The 2004 hit teen comedy Mean Girls and the bestselling book by Rosalind Wiseman upon which it is based, Queen Bees and Wannabes: Helping Your Daughter Survive Cliques, Gossip, Boyfriends, and Other Realities of Adolescence, hit a powerful chord with audiences, exposing the painful world of adolescent girls who are too often tormented and bullied by their so-called friends and classmates.
"Adults find it funny," commented Tina Fey in an interview about the movie, which she wrote and appeared in. Young people on the other hand find it "much too close to their real experiences," she added.
Tina, I love your Sarah Palin impersonation but disagree with your fantasy that women outgrow the "mean girls" nightmare. Even if we are lucky enough to graduate from middle or high school relatively unscathed by bullies, we are likely to find those same mean girls popping up again and again.
From the time they are young, females are socialized to be good girls who are nice to one another. So rather than engaging in outright criticism, confrontation or competition like their male counterparts, girls and women often use rumors, innuendos, back-stabbing, exclusion, teasing and other passive-aggressive behaviors. Mean girls consistently make use of these approaches to bond with their friends and to jockey for status at the expense of other women.
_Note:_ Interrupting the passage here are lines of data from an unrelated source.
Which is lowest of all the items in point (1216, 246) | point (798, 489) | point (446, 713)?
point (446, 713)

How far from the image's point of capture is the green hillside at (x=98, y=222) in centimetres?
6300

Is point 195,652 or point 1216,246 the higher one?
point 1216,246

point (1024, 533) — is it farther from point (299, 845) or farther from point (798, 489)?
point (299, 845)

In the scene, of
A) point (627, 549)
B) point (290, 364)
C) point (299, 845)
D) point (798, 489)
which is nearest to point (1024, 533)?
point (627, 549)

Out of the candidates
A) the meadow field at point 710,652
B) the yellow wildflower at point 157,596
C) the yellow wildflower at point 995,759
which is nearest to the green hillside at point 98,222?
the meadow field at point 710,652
It's common and normal for women and men to compare themselves to others based on looks, behavior, or social status. That's how they define themselves and figure out what they want to become at various stages in life. But mean girls, who lack self-esteem and worry that they'll come up short in a side-by-side comparison, tend to pick on their more vulnerable sisters and degrade them in words and actions in order to achieve dominance and control.